Zornhau (zornhau) wrote,
  • Mood: contemplative

Past Lives: Ronald Welch's "Knight Crusader"

I remember – was it thirty years ago? - I was first up the ladder at Lanstephan Castle.

I remember too, the Old Man of the Mountain as he ordered a follower to jump from the heights, for no better reason than to prove the power of the Assassins.

And, I remember the Horns of Hattin. That day, I yearned for drink, but tasted only dust. My sword spilled the blood of Emirs, but it was a Turkish sherbet offered to a prisoner that quenched my thirst.

Thank you Ronald Welch.

Written by a soldier, "Knight Crusader" puts you there, in the shoes - saddle, more like - of Sir Philip de Aubigny of Blanche Garde.

Yes, like in "Eagle of the Ninth", the research has dated. He treats us to a long discourse on "banded mail", the full-faced bucket helms are probably fifty years too hi-tech, the use of a barrier in tournament is a tad precocious. God help me, Philip learns to lunge (!) from a Greek (!) fencing master, and medieval martial arts, for the most part, are dismissed as a matter of grunting and bashing. But, like Rosemary Sutcliff, he was using the best information he had to hand.

Yes, unlike in Eagle of the Ninth, you'll search in vain for women with agency, or religion, except where they are unavoidable parts of the landscape. This is a boy's book about a man's world, so we must forgive Welch the former sin. The latter, though, is harder to understand. In a novel about crusaders, not once does Philip reflect on his soul, or console himself that his father fell fighting the Infidel, and thus is assured a place in Heaven. Worse, he undergoes knighting, without keeping vigil in a church... the omission of which can only be deliberate. Contrast this with the personal piety of Marcus in "Eagle of the Ninth".

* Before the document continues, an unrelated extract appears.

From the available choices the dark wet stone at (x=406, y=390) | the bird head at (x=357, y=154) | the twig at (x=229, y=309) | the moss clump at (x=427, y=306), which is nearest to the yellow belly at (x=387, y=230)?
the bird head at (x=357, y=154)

Even so, I'd rate this book as the equal of Rosemary Sutcliff's magnum opus. It sweeps from the Holy Land to Wales through a gritty, sweaty, world that feels so very real but also so very alien. The knights think like knights; pragmatic, but not quite soldiers. The barons vie for power like politicians, but driven by dynasty and religion, rather than party and doctrine. The fighting is brutal, just short of entrail-clutching, with characters dying on screen, and a dagger fight at the end in which nobody tells the hero, "Don't kill him, that'll make you as bad as him." (Philip wouldn't have heard him anyway; he was too busy hacking away at the other guy's mailed throat.)

Most of all, Ronald Welch does not question or improve on the period.

There's no hint of post-imperialism or liberalism... tensions exist between ruler and subject, masters beat servants, but things are as they are. And yet, people pay the price of their culture and accordingly die in droves. All is change. Welch does not yearn for a golden age that never was.

Beyond that, the books simply belong to different sub genres. Where Sutcliff gave us an intense but lyrical adventure story, two comrades against a landscape, Welch weaves a military story with armies clashing at the end of long chains of logistics, and the handling of your men being as important as the handling of your sword – I wonder if Bernard Cornwall read him?

So comparison is illuminating, but ultimately pointless. I count myself lucky to have read both books when I did, and fortunate that I can share them with my son.

They both beat the hell out of "That's not my tractor..." One nice thing about children is that they do grow up.